I'd put down two thicknesses of 1/2 inch plywood.


----------



## firehawkmph (Dec 12, 2009)

Kchop,
My mainline of work is installing kitchens. I also do the related tile work, both flooring and backsplashes. Why people would want to put down cabinets first and tile around them baffles me. It makes no sense. If you are out to save a box of tile, that's not a good reason. Sheet the whole floor with tile and then put your cabinets down. It's easier for the tile installer, easier for the cabinet installer, and easier for the appliance installer. I charge less labor to tile a floor wall to wall with nothing in the way. The tile guy also doesn't have to worry about getting thinset or grout on the cabinets, or possibly nicking a door, etc. 
So as you can see, I wish you would put your tile in first. But if you don't, rip some wood the same thickness as the installed tile. If it's an inch, use an inch. Don't cut yourself short here.
Mike Hawkins


----------



## kchopper (Mar 14, 2009)

It's not so much about saving money on tile, it's the time. My tile installer will not be able to install the tile for a while. We have been without a kitchen for almost three months.

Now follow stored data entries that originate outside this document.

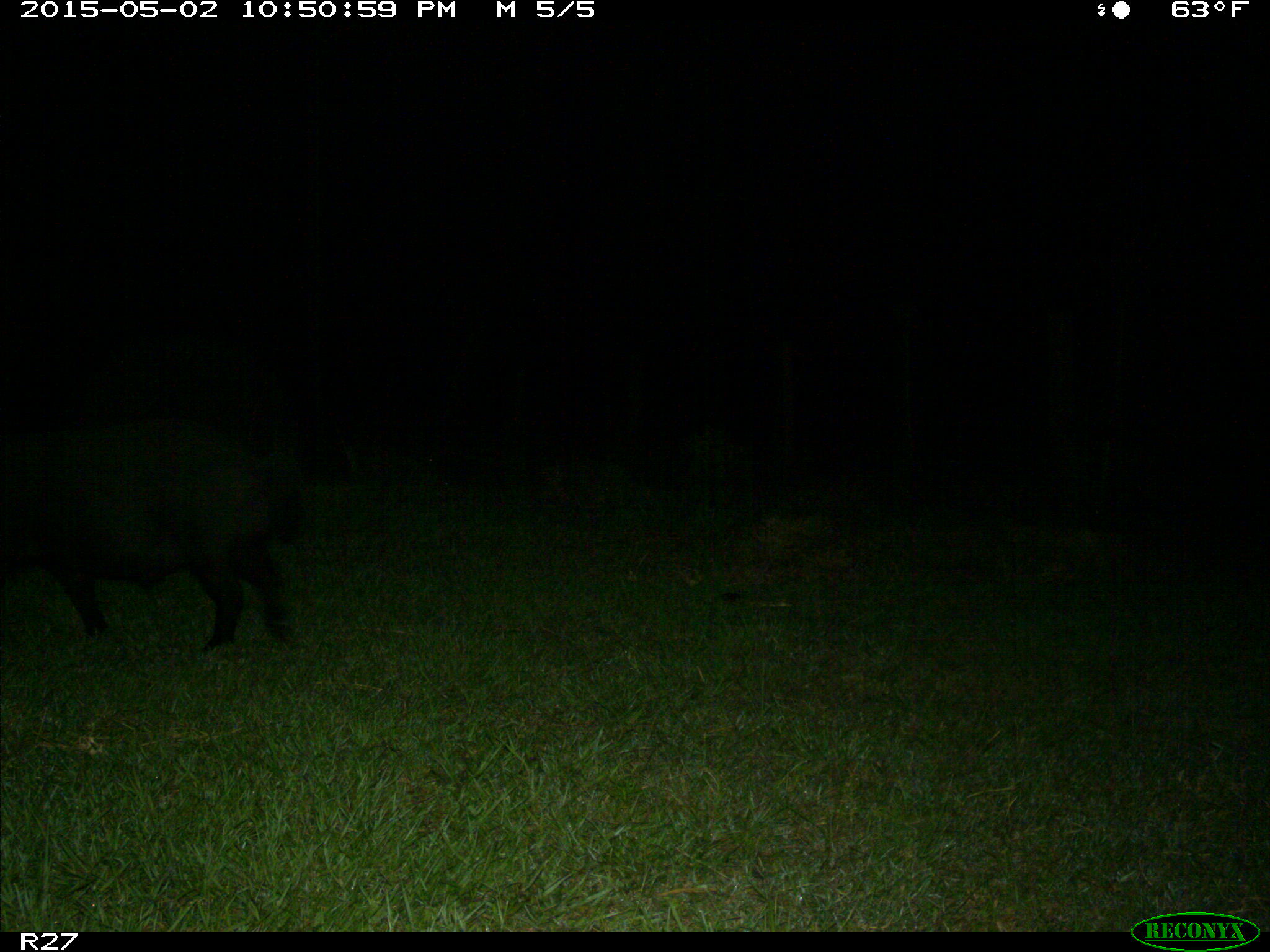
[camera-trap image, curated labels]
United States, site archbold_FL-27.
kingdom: Animalia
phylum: Chordata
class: Mammalia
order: Artiodactyla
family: Suidae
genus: Sus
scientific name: Sus scrofa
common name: wild boar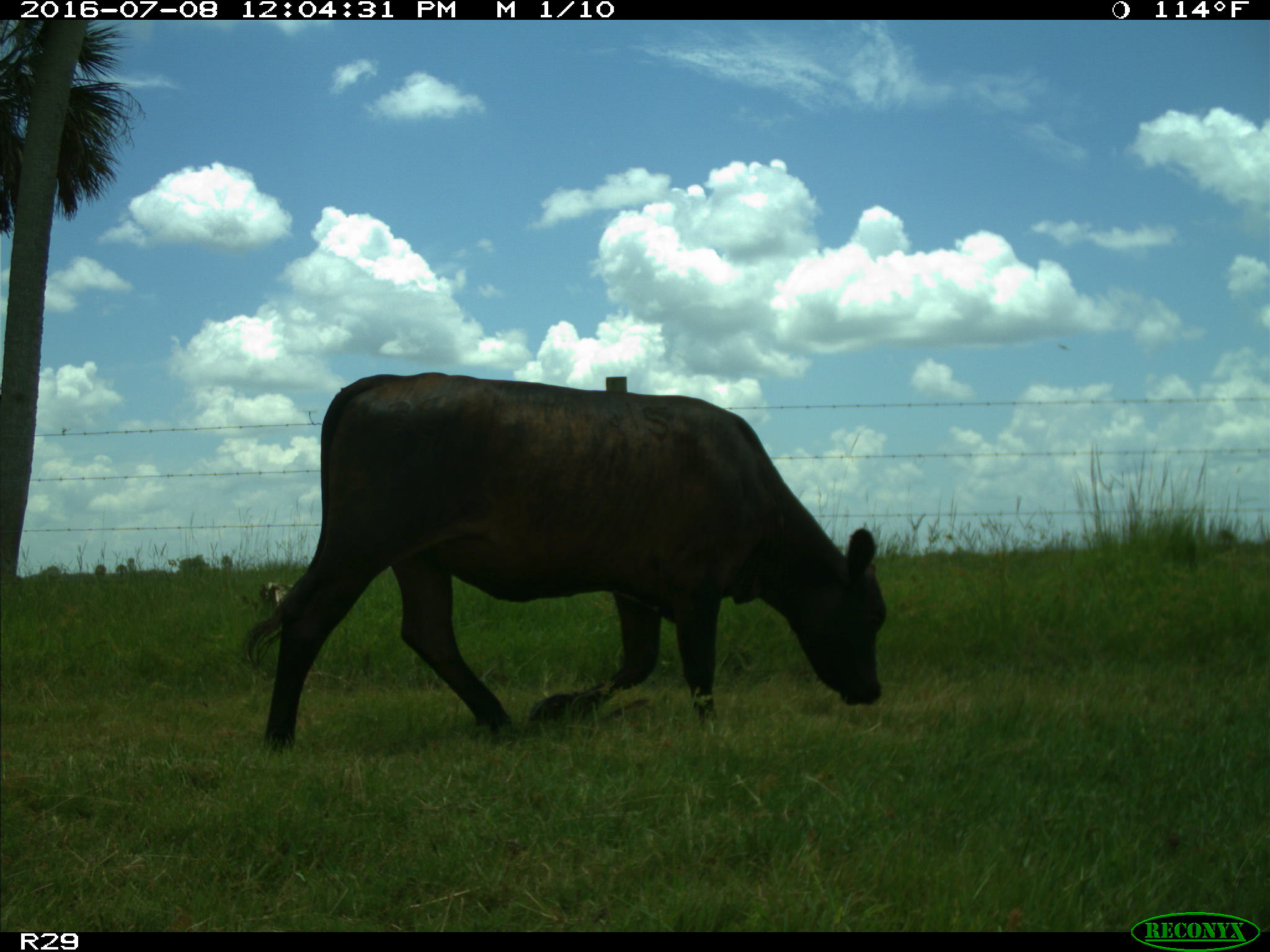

I have read a ton on installing before or after and it seems everyone has their opinion on it but it's about a horse a piece. I can't wait any longer, I am installing the cabinets. My main concern is the appliances. Do I not install shims under the appiances? The dishwasher is what I am worried about. Should I not install shims under the dishwasher and just adjust the it so the dishwasher sits under the countertop? Thanks for all the help so far.


----------



## firehawkmph (Dec 12, 2009)

KC,
If you shim up the cabinets the same amount as the new floor, I would just cut some plywood the same thickness and put a piece in where the dishwasher goes. Same for the stove. Keep those pieces separate from what's under the cabinets. Refridge shouldn't matter at this point. When the tilesetter comes, pull the dishwasher and stove out and let him tile under both of these. Take the plywood pieces back out that the appliances were sitting on before he tiles. Hope that makes sense. The only thing the plywood is doing before the tile goes in is keeping the appliances up to their normal heights in relation to the countertops.
Mike Hawkins


----------



## kchopper (Mar 14, 2009)

That's what I needed to know. Thanks for the help everyone.


----------